Filistin halkının ümmetin yetimi olduğunu ifade eden Yıldırım, "daha önceleri Filistin halkına belki maddi olarak bir yardımlar oluyordu, ama Filistin kendini yalnız hissediyordu. Mavi Marmara`yla birlikte yalnız bırakılmadığını anladı. Canımızla ve ruhumuzla da yanlarında olduğumuzu ifade etmiş olduk. Böylece orada güzel bir güven duygusu oluştu. Ben yakın zamanda Nakba Günü vesilesiyle Ürdün`e gittim. Orada Türkiye`den giden otuz kişilik gruba karşı Filistinlilerin coşku ve sevgisini, bizi bağrına basmaları bizi çok duygulandırdı. Otuz kişiyi karşılarken sanki otuz milyon insan gibi karşıladılar. İnşallah bu sevgiye ve şuura sahip olan kişilerden oluruz"diyerek sözlerini tamamladı.

Daha sonra konuşan bir diğer Mavi Marmara Gemisi gazisi Suat Koşmaz, geçen yıl bu saatlerde İsrail askerleri elinde esir olduklarını ve sürüklendiklerini hatırlatarak, "biz ömrümüzde bir kere İsrail askerlerince sürüklendik ama Filistinli kardeşlerimiz her gün bunu yaşıyor"dedi.

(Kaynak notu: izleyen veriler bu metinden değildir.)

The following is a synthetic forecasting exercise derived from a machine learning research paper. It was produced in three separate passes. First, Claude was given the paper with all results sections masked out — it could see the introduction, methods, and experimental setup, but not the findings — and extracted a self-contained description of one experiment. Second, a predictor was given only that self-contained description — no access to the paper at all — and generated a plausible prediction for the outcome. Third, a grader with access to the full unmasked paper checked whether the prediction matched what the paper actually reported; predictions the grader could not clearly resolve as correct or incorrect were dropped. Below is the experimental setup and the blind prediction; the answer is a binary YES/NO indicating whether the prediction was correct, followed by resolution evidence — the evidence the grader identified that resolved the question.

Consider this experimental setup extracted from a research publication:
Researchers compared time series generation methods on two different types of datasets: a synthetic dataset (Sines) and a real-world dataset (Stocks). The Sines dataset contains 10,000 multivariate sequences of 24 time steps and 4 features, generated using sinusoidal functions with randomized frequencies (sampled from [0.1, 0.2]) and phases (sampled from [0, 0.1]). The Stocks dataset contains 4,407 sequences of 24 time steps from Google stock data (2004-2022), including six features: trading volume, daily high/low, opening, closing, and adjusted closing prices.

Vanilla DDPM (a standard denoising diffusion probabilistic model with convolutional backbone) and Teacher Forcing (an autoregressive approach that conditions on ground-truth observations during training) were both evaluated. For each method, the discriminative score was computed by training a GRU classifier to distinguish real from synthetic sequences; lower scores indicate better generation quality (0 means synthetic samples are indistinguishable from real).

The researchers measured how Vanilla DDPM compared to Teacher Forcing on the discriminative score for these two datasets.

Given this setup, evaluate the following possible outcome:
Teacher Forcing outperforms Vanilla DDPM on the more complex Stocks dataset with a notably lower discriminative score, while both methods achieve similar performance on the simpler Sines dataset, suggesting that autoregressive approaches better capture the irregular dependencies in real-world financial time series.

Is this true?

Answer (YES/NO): NO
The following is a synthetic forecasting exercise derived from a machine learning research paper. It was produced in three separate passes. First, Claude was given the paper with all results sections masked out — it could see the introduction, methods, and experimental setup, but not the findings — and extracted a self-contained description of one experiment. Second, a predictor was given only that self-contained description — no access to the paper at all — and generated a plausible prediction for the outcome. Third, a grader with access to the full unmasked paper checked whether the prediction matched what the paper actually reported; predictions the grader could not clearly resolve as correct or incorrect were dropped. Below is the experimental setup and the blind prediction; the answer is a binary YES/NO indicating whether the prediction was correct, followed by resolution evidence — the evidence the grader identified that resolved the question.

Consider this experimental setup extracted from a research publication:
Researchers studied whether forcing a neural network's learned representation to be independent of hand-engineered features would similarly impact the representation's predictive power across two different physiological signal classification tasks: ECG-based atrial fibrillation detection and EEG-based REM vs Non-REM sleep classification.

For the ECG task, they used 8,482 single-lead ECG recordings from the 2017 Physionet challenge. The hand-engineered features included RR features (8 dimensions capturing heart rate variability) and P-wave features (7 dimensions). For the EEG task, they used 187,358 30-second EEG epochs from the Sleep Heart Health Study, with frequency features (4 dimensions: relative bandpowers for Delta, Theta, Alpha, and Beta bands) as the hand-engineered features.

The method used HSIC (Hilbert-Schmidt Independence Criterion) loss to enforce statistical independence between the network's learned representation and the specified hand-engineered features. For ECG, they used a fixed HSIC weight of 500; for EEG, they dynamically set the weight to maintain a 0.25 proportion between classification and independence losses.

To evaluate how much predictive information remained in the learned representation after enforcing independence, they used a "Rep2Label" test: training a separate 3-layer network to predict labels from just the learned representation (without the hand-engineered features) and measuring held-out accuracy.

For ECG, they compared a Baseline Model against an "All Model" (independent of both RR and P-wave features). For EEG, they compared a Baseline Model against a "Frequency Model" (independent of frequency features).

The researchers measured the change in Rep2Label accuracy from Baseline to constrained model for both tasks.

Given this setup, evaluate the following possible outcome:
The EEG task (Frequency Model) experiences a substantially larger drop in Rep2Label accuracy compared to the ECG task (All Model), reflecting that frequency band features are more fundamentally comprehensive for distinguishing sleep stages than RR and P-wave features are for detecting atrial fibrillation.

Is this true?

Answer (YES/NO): NO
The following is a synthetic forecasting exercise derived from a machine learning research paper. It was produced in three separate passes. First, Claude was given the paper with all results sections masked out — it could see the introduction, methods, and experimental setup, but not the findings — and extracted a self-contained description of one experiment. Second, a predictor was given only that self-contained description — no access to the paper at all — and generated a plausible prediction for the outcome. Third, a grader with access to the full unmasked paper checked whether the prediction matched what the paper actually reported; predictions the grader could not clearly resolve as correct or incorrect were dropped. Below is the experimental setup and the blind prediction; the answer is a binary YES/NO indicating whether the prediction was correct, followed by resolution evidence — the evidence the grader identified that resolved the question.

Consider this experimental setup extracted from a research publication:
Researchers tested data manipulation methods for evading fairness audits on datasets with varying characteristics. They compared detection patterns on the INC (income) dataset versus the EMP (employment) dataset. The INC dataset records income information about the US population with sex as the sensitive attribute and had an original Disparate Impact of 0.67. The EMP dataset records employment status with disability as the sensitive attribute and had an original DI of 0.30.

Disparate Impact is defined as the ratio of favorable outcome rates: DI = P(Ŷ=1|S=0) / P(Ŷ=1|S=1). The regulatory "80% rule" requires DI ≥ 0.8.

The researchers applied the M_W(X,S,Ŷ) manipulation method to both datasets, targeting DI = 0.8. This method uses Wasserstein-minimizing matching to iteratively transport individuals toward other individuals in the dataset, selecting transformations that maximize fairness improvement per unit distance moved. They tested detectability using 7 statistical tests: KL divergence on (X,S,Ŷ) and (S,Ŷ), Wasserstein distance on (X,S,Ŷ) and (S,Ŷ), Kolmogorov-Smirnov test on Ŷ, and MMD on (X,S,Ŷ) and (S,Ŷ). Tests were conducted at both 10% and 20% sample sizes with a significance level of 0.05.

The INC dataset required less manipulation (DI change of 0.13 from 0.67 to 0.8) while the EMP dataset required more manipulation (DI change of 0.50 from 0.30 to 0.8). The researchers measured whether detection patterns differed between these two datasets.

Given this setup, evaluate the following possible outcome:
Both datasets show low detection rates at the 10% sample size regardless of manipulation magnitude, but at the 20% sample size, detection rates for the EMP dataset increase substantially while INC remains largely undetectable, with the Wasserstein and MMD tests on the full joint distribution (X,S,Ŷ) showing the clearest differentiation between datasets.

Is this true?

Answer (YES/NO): NO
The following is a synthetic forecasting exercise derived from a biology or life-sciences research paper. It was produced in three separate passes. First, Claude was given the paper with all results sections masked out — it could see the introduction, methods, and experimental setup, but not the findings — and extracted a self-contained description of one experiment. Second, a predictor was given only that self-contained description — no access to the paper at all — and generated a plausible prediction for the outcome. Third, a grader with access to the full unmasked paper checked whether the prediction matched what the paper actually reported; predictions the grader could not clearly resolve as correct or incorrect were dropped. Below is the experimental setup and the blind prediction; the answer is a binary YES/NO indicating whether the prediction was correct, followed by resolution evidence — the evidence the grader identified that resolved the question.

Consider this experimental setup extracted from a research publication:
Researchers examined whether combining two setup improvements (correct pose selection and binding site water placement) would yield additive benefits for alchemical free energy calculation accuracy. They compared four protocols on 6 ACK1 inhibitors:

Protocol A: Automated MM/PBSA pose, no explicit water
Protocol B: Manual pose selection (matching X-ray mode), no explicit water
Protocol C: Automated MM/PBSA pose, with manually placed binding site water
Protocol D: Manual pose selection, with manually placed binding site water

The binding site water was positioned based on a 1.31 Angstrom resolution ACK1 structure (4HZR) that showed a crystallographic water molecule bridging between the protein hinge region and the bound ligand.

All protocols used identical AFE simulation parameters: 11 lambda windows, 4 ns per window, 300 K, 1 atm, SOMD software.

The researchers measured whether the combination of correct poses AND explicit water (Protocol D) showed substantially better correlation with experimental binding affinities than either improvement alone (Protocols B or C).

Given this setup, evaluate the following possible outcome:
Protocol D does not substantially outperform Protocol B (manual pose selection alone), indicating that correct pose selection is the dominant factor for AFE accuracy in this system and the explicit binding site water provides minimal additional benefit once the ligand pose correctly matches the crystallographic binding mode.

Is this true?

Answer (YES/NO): NO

O Sevdiği Kullarını Seçiyor
Gazze`nin ümmete yardımcı olduğunu belirten Koşmaz; "Filistin ümmeti bir araya getirmiştir. Rabbimiz üç kutsal mekândan biri olan Mescidi Aksa`nın güvenliğini ve korumasını biz Müslümanlara emanet etmiştir. Tıpkı mazlumları bize emanet ettiği gibi. Kanımızla canımızla bunu savunmak zorundayız. Şu anda Çetin abimizin yerinde olabilmeyi şehit olmayı çok isterdim. Bunun için her şeyimi feda edebilirdim. Ama Rabbim kısmet etmedi bize. Tabi sonradan anladık ki O` sevdiği kullarını seçiyor. Diğer şehit kardeşlerimizi de tanıdıkça bu insanların gerçekten çok özel olduğunu, şahadete layık olduklarını idrak etmiş olduk. Bu da bizim için büyük bir ders oldu, eksiklerimizi gördük. Bu uzun mücadelede devam edeceğiz. Yeni konvoy için destek verelim."şeklinde konuştu.

Konuşmaların ardından Mavi Marmara şehitleri için yapılan dua ile program son buldu.